Présentant ses projets d’ordonnances relatives à la réforme du droit du travail, jeudi 31 août, le gouvernement a dévoilé davantage son projet de « Code du travail numérique ». En cas de litige, le salarié ou l’employeur qui se prévaudra d’informations fournies par ce nouvel outil devra être « présumé de bonne foi » par l’administration.
Après des mois d’attente et d’échanges avec les partenaires sociaux, le Premier ministre Édouard Philippe et sa ministre du Travail, Muriel Pénicaud, ont levé le voile hier sur la réforme du droit du travail. Au total, ce sont « 36 mesures concrètes et opérationnelles pour l’emploi, les entreprises et les salariés en France », qui ont été présentées, vante le dossier de presse concocté par l’exécutif. Simple bug ou petit tour de passe-passe pour gonfler ce chiffre, deux ont trait à un seul et même projet : la création d’un « Code du travail numérique ».
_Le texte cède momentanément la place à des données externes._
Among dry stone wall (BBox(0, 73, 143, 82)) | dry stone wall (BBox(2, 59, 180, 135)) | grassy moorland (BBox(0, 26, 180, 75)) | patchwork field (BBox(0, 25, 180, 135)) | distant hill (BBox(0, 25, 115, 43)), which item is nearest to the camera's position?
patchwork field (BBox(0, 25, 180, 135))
Le @gouvernementFR se vante de proposer avec ses #Ordonnances 36 mesures choc... Sauf que deux sont identiques (code du travail numérique)! pic.twitter.com/WLUW5RAuPH
— Xavier Berne (@Xberne) 1 septembre 2017
Le gouvernement promet ainsi la mise en place d’un nouvel outil « clair, accessible et compréhensible, répondant aux questions concrètes que se posent les chefs d’entreprise des TPE/PME et les salariés ». Il n’est en ce sens absolument pas question d’élaborer un nouveau texte, qui ne s’appliquerait par exemple qu’aux acteurs « numériques » (Uber, Deliveroo, etc.).
Mais que nous dit donc le projet d’ordonnance « relative à la prévisibilité et la sécurisation des relations de travail » ? Qu’une « version du code du travail numérique » sera « mise en place au plus tard le 1er janvier 2020 en vue de permettre et faciliter l’accès à toute personne au droit du travail et aux dispositions législatives et réglementaires ainsi qu’aux stipulations conventionnelles applicables ».
Vers un renforcement de Légifrance
L’accès à ce code se fera « de manière gratuite », précise le texte, « au moyen du service public de la diffusion du droit par l'internet » (a priori le site Légifrance, dont la refonte est justement prévue pour cette année).
L’exécutif reste finalement très discret sur les modalités concrètes de mise en œuvre de ce Code du travail numérique, alors qu’il avait été question lors des débats parlementaires d’instaurer un outil plus interactif qu’une simple retranscription de règles de droit...
Une présomption de bonne foi au bénéfice des salariés et employeurs
Le projet d’ordonnance renvoie bien à un décret, mais uniquement pour la définition des « conditions dans lesquelles les personnes peuvent se prévaloir dans leurs relations avec l’administration des informations » qui seront fournies par ce nouvel outil. « L’employeur ou le salarié qui se prévaut des informations obtenues au moyen du code du travail numérique est, en cas de litige, présumé de bonne foi », dispose ainsi le texte du gouvernement.
Devant les députés, Muriel Pénicaud avait expliqué début juillet que ce Code du travail numérique ressemblerait au rescrit fiscal (cette demande d’interprétation de texte qui devient ensuite opposable à l’administration fiscale) : « Lorsqu’elles seront face à l’administration, les petites entreprises bénéficieront d’une sorte de certification de bonne foi. L’administration fera preuve de bienveillance à leur égard. Bien sûr, cela ne vaut pas interprétation du droit mais cela fait partie du « droit à l’erreur », c’est-à-dire de cette démarche de présomption de bonne foi, surtout s’il y a une information de l’administration. »
Aucune évaluation de l’impact de ce dispositif, notamment pour les finances publiques, n’a pour l’instant été dévoilée.
Restera maintenant à voir si ces dispositions évoluent d’ici à leur présentation officielle en Conseil des ministres, prévue pour le 22 septembre prochain. Le gouvernement doit en effet encore consulter différents organismes (tels que le Conseil national d’évaluation des normes), sans parler de la décision du Conseil constitutionnel sur le projet de loi d’habilitation à prendre ces ordonnances, toujours attendue pour la semaine prochaine.